Love (I John 2:7-17)
I John 2:7-8 - New light on an old commandment! Love is not a new invention that appears first in the New Testament. God's motive has always been to show us and teach us love. See Matthew 22:35-40 cp. Deuteronomy 6:5; Leviticus 19:18. Love is a part of God's essence. See I John 4:16 cp. Psalm 107:43; Jeremiah 9:23-24. The commandment to love our fellow men is ancient and based on the character of God. As Israel struggled with the matter of obeying God's law, they lost sight of the love that was to be an integral part of obedience.
Jesus came to refocus the lens on God's law, so that people could see the imperative need for love in our hearts. See Matthew 5:43-48; Matthew 19:19; Mark 12:21; Luke 10:27; Romans 13:9; Galatians 5:14; James 2:8. Consider the entire statement in Leviticus 19:18 and consider how carefully James based his letter on the proper understanding and use of the law and love. See James 5:9; 2:1-13; 3:1-18.
What makes this commandment new? We now have a perfect example of love - Jesus Christ. See John 13:34-35 ("… as I have loved you…"); John 13:1-15; 15:12-13 cp. I John 2:6. Jesus Christ is not merely an example. He gives power and life by His Spirit and through His Word. See John 1:16-17; 6:63; II Corinthians 5:14-17; Galatians 2:20; Philippians 4:13; II Timothy 2:1.
I John 2:9-11 - The light of God's love verifies our truth! Don't try to walk in the dark. It is a dangerous experience. Stumbling and re-stumbling will occur. Efforts to be holy and to gain Bible knowledge, without love, leaves us in the dark. Mere legal obedience is not the essence of keeping the law. Obedience must come from a heart of love. It is tempting to think of God's light as an intellectual / academic experience. However, God's truth, from His Word, will manifest itself with transformation of the heart. A heart of love and a humble, gentle spirit are more evidence of a person who knows the Lord, than an accurate understanding of doctrine.
Paul tells us that we can have powerful demonstrations of religious experiences, understand Biblical mysteries, exercise great faith, and make wonderful sacrifices - yet, without love, it is meaningless. See I Corinthians 13:1-3 cp. Romans 13:8-10. Peter tells us that the result of the new birth - the evidence of our faith and obedience to the truth is that we have genuine love for the brethren. See I Peter 1:22-23.

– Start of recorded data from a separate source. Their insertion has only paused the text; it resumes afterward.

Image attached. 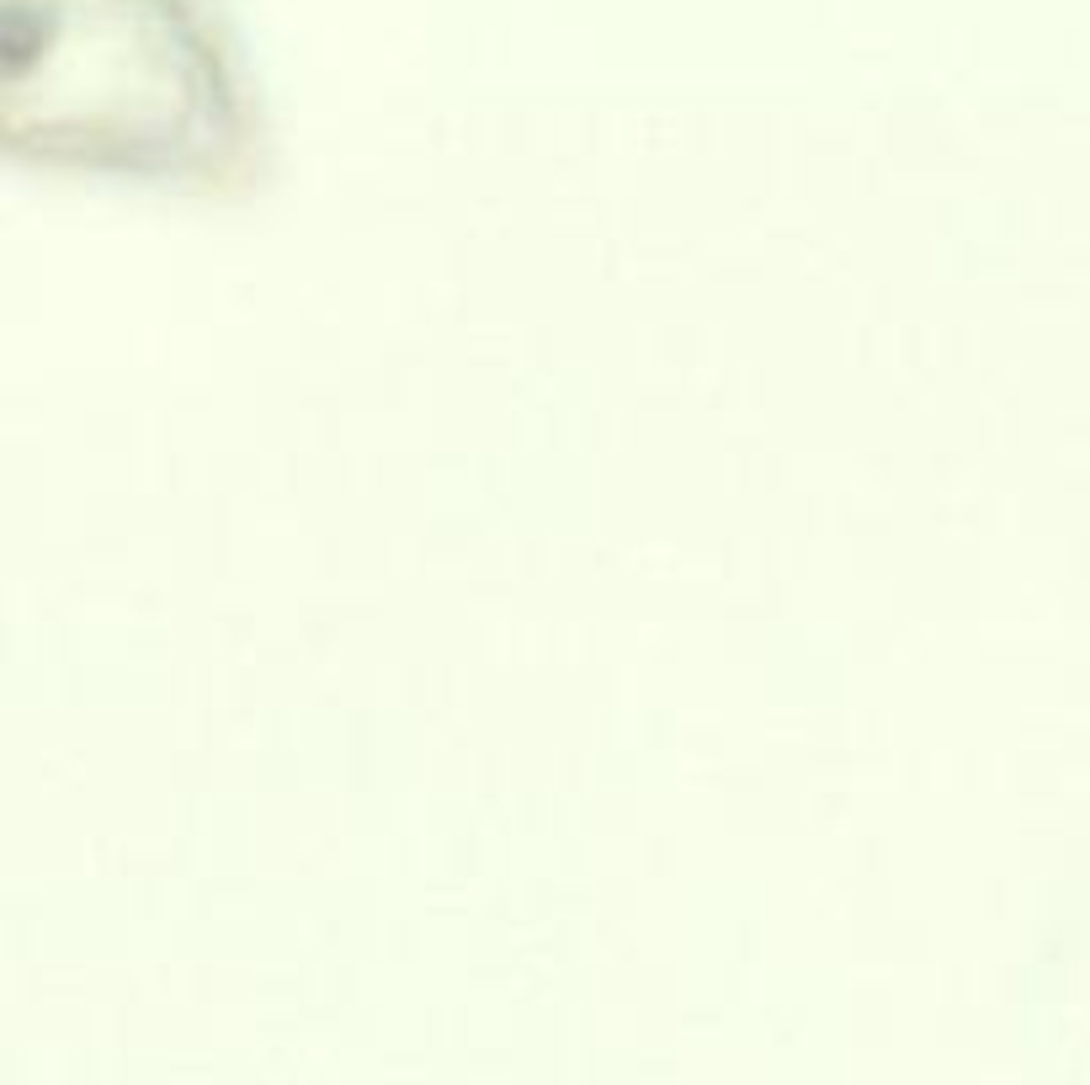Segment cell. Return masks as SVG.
I'll return each instance as SVG.
<instances>
[{
    "instance_id": "6da1fadb",
    "label": "cell",
    "mask_w": 1090,
    "mask_h": 1085,
    "mask_svg": "<svg viewBox=\"0 0 1090 1085\" xmlns=\"http://www.w3.org/2000/svg\"><path fill=\"white\" fill-rule=\"evenodd\" d=\"M75 75L86 86L27 112L49 155L176 166L197 145H218L229 118L218 59L170 0H49L38 17V91Z\"/></svg>"
}]
</instances>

I John 2:12-14 - The written Word of God is designed to reveal and empower those who love the Lord. John describes some of the various levels of Christian maturity and leadership development:
- Those who have recently become children of God, knowing Him as Father, and receiving the forgiveness of sins
- Elders, as father-like figures, who have known the Lord for a long time and have continued in the faith
- Young men who are learning the ways of those who are overcomers through Christ - growing in discernment and developing their skills in spiritual warfare
John writes to them and encourages them to continue in the Word of God, so that they can be faithful to their calling. See how knowing God means to love God and His Word; to hate evil; to follow Christ and His gospel. See Deuteronomy 6:4-6; Psalm 97:10-12; John 8:42-47; 12:44-50; 14:15,21-25; 17:8,13-17,20; I Peter 1:23-25; I John 4:5-6.
I John 2:15-17 - God's love separates us from the world. This portion of Scripture is not to be confused with John 3:16-17. In John 3:16-17 God is loving a world of lost souls. In I John 2:15-17 God is not loving a world which is an anti-Christ system of unbelief and unholiness - a dark kingdom of Satan. See I John 2:18; 4:1-3; 5:4-5,19 cp. Revelation 12:7-12; 17:1 - 18:24. God, in His love, has delivered us from this kingdom of darkness and transferred us into the kingdom of His dearly loved Son. In separating us from the world, we also become partakers of the world's hatred for God and His Son. See John 15:9-25; 17:6-26; Galatians 1:3-4; 6:14 (The cross separates us from the world cp. Matthew 16:21-26); Ephesians 2:1-7; Colossians 1:12-13; I John 3:1.
It is to be noted that God's description of the ungodly world in I John 2:15-16 matches the temptation that Eve felt, when Satan tempted her in the garden (Genesis 3:6). It also matches the temptation that Satan presented to Christ, when He was fasting and praying in the wilderness (Luke 4:1-13). See Romans 12:1-2.
The lust of the flesh
- good for food (Eve)
- "command this stone to become bread" (Satan to Christ) - satisfy yourself!
The lust of the eyes
- pleasant to the eyes (Eve)
- showed Him all the kingdoms of the world (Satan to Christ) - think of yourself!
The pride of life
- desired to make one wise (Eve)
- "If you are the Son of God, throw yourself down … He shall give His angels charge over you, to keep you" (Satan to Christ) - prove yourself!